The spin coming out of MPTF circles Wednesday is that Tillman’s departure was strictly a matter of savvy PR. He was the fount of unceasing bad publicity, therefore he had to fall on his sword for the good of everyone else.

Another informed individual close to both the board and the nursing home residents and their families had a much blunter assessment.

Saving the Lives of Our Own, the protest group still hoping to keep the nursing home open, has retained the high-profile downtown law firm Girardi & Keese and has made no bones that something has to change if the MPTF wants to avoid a costly — and potentially shaming — lawsuit.

“The Fund has come to understand [the activists] are going to sue them if they continue along this line,” the individual said.

Saving the Lives of Our Own is now cautiously optimistic it can end what it sees as the cold, corporate, uncaring tone cultivated under Tillman’s leadership and launch a full-scale effort — including heavy fundraising in the industry — to restore the nursing home and everything else that has fallen by the wayside.

“For us to succeed, Tillman had to go.
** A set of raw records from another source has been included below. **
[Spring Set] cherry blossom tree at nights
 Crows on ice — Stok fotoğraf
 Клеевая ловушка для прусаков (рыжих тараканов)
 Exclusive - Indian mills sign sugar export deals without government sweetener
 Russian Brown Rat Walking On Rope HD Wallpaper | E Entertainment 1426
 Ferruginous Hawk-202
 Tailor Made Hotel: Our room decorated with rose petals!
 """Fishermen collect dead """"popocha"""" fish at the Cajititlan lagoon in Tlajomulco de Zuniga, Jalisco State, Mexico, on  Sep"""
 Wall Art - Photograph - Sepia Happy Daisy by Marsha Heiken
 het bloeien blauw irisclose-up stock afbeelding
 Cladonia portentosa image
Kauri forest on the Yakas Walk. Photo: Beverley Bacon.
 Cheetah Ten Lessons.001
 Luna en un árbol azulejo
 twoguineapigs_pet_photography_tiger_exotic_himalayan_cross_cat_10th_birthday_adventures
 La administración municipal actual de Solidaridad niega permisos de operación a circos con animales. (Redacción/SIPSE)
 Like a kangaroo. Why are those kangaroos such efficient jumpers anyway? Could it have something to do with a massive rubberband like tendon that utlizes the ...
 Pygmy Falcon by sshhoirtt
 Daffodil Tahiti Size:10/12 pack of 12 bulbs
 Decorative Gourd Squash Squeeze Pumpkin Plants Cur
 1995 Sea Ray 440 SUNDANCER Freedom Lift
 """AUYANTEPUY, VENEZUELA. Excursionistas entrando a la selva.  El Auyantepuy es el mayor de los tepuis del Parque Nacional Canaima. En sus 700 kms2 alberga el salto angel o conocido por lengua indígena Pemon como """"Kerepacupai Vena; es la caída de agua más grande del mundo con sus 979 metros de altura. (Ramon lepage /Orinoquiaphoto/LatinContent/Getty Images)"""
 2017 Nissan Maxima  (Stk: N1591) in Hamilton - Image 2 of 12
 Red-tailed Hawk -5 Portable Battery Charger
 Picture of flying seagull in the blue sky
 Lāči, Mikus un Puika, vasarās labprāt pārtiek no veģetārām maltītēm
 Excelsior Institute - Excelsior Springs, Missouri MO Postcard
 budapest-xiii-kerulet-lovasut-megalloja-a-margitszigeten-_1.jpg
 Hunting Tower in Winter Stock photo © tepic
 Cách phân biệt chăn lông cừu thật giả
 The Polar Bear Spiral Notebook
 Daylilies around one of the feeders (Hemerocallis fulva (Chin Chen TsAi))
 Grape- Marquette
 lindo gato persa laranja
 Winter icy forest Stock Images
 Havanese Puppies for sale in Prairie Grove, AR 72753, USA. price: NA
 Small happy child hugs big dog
He’s gone. This is a step in the right direction,” the said group’s co-founder, Nancy Biederman. “We want to do everything we can to make this right.”

She invited the board to invite Saving the Lives of Our Own to participate in the search for Tillman’s permanent successor and restore the MPTF to its original mission of “taking care of our own."

For the moment, though, it looks highly unlikely that the MPTF will want to concede much more in a hurry. Beitcher, a former president of Panavision, is almost completely unknown to MPTF staff and residents, having served just two years on the board. And he has no known relevant experience in the field of residential care or medical administration.

Also important to note is that the board waited this long to ditch Tillman. “If they were going to do this,” the senior employee said, “why not at the get-go?”

Saving the Lives of Our Own is taking heart, though, that someone has finally been held accountable. As Biederman said, “It’s the MPTF’s lack of transparency, communication, responsibility and accountability to both its constituency and donors that has been most shocking.”